Así, dejó atrás el mal trago de París. "Teniendo en cuenta dónde estaba mi estado de ánimo hace cuatro semanas, suena increíble ser otra vez el campeón de Wimbledon", contó tras su victoria sobre Federer. Y, para ir cerrando el capítulo del Abierto de Francia, no dio vueltas: "Nadie sabe qué hubiera sido de mi temporada si ganaba Roland Garros. Todo pasa por algo. No tengo nada para reprocharme", explicó.

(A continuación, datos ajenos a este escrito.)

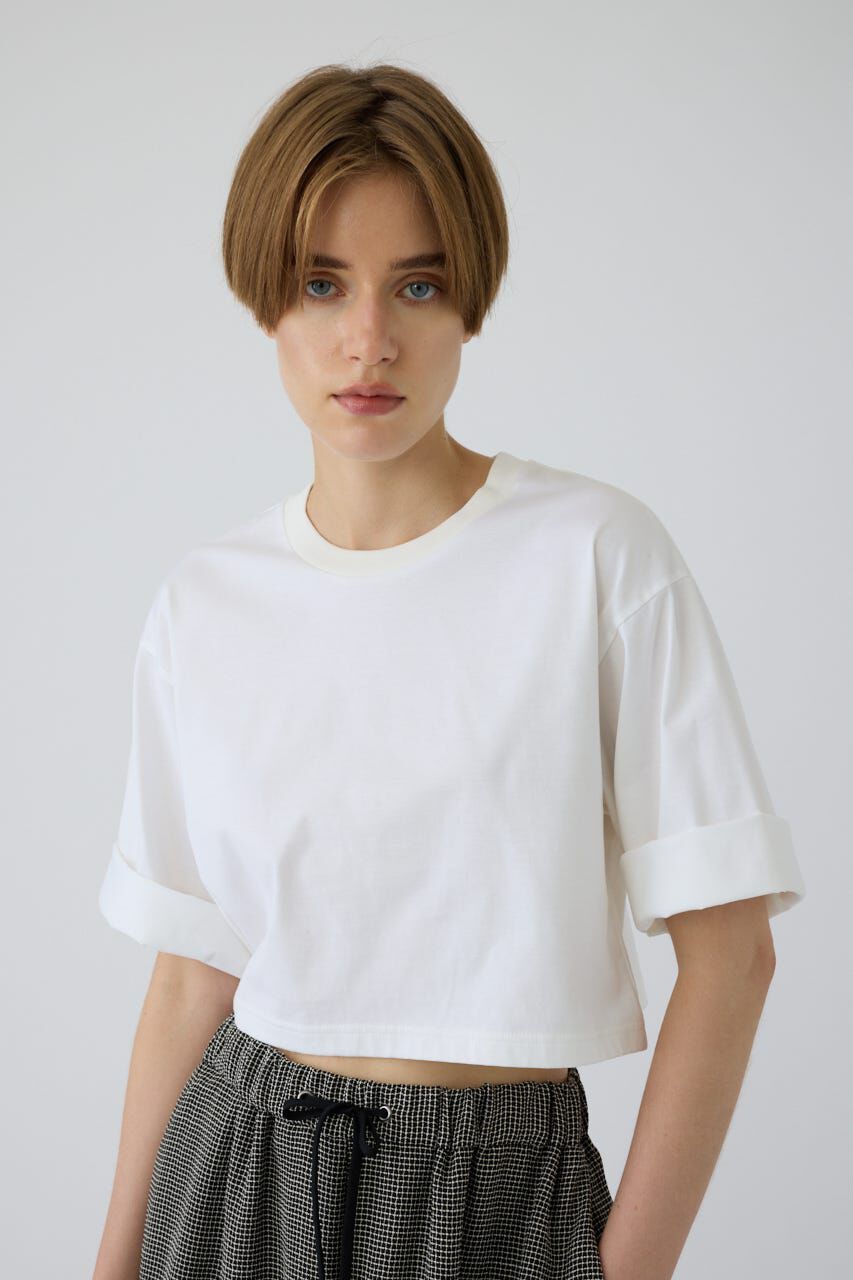 RIM.ARK 「New basic short tee」|Tシャツ・カットソー|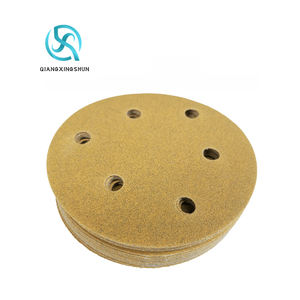 サンディングディスク<span class=keywords><strong>Psa</strong></span>メッシュディスク研磨3インチ6ジルコニア砂紙150mm酸化アルミニウムグラインダー車用サンドペーパー2 - Product Image 4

Y meses después fue más allá: "Roland Garros siempre es una enorme prioridad. Pero tal vez haber ganado este año me hubiera dejado ya satisfecho. Haber perdido me hizo volver con más ganas en Wimbledon y el US Open". Justo en Nueva York volvió a superar al suizo en la definición, tras la caída en la final de Cincinnati. "Llegué a dos dígitos. Es especial", remarcó con una sonrisa. Y agregó: "Tengo 28 años y voy a seguir adelante con el mismo estilo de vida. Eso me llevó al lugar que ocupo hoy".

LA GRAN RECTA FINAL
"Fueron las dos mejores semanas de mi carrera. Estoy feliz, es mi mejor año, incluso por encima de 2011", contó tras imponerse en Shanghai, y venía de triunfar en Beijing. Así, el serbio ganó 38 de los últimos 39 partidos que disputó en China, con nueve títulos. Es tan inolvidable su 2015 que por primera vez jugó las cuatro finales de Grand Slam de una temporada y fue el único que obtuvo seis Masters 1000 en un año y que disputó más finales seguidas de ese nivel, con nueve al hilo en total (desde París 2014).

El serbio obtuvo 10 títulos esta temporada y ya empató su mejor marca, de 2011. Ahora llega a Londres en busca del 11º, invicto en 22 partidos. Como si fuera poco, logró el récord de premios de un jugador en un año, con 16.700.000 dólares. Y consiguió su marca tope de triunfos en un año y menos caídas: su balance es 78-5. Otro plus de auténtico Nº1: llegó a lograr la mayor cantidad de puntos como líder del ranking, con 16.785, y sacó la mayor diferencia sobre el escolta, de 8.535 sobre Murray el mes pasado.

Ahora llega a las Finales ATP con 14 finales jugadas seguidas, marca inédita de un hombre en un solo año, ya que dos lo superaron pero en tramos de dos años distintos. Ya con la unión con Becker confirmada para todo 2016, el serbio está contento y pisa Londres con plena confianza y un juego muy sólido. Con cuatro coronas de Maestro, incluyendo las tres últimas, es el hombre a vencer. Sin ninguna duda.